● **EXERCISE TASK A**
List each line of the entries that contains the word "ground", treating uppercase and lowercase letters as distinct.

● **DOCUMENT**
He Do the Police in Different Voices

Wednesday 21 April 2010

Taking work to the gallery.

Hello everyone.

For those of you who make work in London - a van has been hired on Friday June 11 to pick your work up. You may not need your work picking up, please let me know. Those living outside London, you'll have to make it on your own, I'm afraid. Imperial's budget doesn't stretch that far, unfortunately.

Tuesday 30 March 2010




Its a great invite! well done Chris. Really strong visually, and clever..... and funny. I like it.
On the other (date and time etc) side of the card, do you think it would be a good idea to have a map of where the gallery is? Once you get into Imperial its a labarynthine and quite hard to find Blyth (if you've got any where near as bad a sense of direction as I have anyway!).
Claudia
(never done a blog entry before so hoping this is going to go through) 30th March 2010

Postcard


(Update) Well, this is what I've come up with. Based on John Berger's Ways of Seeing - it's a postcard within a postcard. There are many references to the Waste Land without ever mentioning it. It's very playful, partly nonsense... perhaps like the Waste Land... I think it strikes the right note. Please feel free to disagree, although I will defend it!! :) Check out the original design of Ways of Seeing below to compare. (I spotted a grammatical error so have updated. There are probably loads but that never stopped a particular Margate lass!)

Monday 29 March 2010

Hi Chris,

I love the nod to John Berger. Very witty and beautifully crafted.

● **RECORDS FOR THIS EXERCISE**
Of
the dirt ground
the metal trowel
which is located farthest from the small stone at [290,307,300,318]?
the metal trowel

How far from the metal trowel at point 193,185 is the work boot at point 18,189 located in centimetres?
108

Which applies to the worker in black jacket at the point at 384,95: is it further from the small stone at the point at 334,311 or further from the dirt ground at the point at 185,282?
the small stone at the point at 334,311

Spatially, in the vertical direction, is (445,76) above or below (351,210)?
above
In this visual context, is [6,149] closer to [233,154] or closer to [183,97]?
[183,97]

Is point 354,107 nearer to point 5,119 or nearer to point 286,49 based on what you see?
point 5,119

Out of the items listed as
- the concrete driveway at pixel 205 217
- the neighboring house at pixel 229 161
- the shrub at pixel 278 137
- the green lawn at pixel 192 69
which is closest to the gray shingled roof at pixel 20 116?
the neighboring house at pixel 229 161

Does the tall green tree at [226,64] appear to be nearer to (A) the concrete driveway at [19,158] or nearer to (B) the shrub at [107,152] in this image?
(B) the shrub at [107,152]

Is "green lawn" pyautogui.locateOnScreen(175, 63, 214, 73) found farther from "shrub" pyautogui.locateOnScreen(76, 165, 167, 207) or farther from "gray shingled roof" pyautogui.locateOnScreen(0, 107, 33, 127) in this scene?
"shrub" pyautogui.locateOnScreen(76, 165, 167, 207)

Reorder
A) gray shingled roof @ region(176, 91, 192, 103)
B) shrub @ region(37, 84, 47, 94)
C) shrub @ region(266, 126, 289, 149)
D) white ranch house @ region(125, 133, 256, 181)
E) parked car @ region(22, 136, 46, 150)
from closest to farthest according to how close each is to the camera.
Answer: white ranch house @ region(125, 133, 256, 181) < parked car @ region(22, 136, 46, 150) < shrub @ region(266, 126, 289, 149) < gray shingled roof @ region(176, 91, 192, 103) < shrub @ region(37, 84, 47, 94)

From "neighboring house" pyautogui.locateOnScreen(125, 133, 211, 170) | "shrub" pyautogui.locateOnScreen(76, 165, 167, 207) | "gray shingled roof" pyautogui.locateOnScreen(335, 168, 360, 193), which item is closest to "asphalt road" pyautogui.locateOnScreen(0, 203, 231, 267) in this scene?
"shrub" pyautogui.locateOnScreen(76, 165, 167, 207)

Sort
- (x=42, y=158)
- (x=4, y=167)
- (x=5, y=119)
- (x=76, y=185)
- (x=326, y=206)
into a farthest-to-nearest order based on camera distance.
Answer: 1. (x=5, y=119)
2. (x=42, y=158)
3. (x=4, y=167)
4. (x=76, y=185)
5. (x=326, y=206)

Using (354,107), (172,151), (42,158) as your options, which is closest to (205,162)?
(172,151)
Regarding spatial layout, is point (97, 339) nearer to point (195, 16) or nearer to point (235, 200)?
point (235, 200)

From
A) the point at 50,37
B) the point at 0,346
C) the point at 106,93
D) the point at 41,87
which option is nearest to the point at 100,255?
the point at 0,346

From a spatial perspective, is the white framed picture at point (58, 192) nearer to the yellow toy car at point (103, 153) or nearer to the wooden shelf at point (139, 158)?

● **EXERCISE TASK B**
Write out the blog post from "(Update) Well, this" to "and beautifully crafted.", switching "postcard" to "greeting card" throughout.

● **WRITTEN ANSWER A**
the dirt ground
Which applies to the worker in black jacket at the point at 384,95: is it further from the small stone at the point at 334,311 or further from the dirt ground at the point at 185,282?

● **WRITTEN ANSWER B**
(Update) Well, this is what I've come up with. Based on John Berger's Ways of Seeing - it's a greeting card within a greeting card. There are many references to the Waste Land without ever mentioning it. It's very playful, partly nonsense... perhaps like the Waste Land... I think it strikes the right note. Please feel free to disagree, although I will defend it!! :) Check out the original design of Ways of Seeing below to compare. (I spotted a grammatical error so have updated. There are probably loads but that never stopped a particular Margate lass!)

Monday 29 March 2010

Hi Chris,

I love the nod to John Berger. Very witty and beautifully crafted.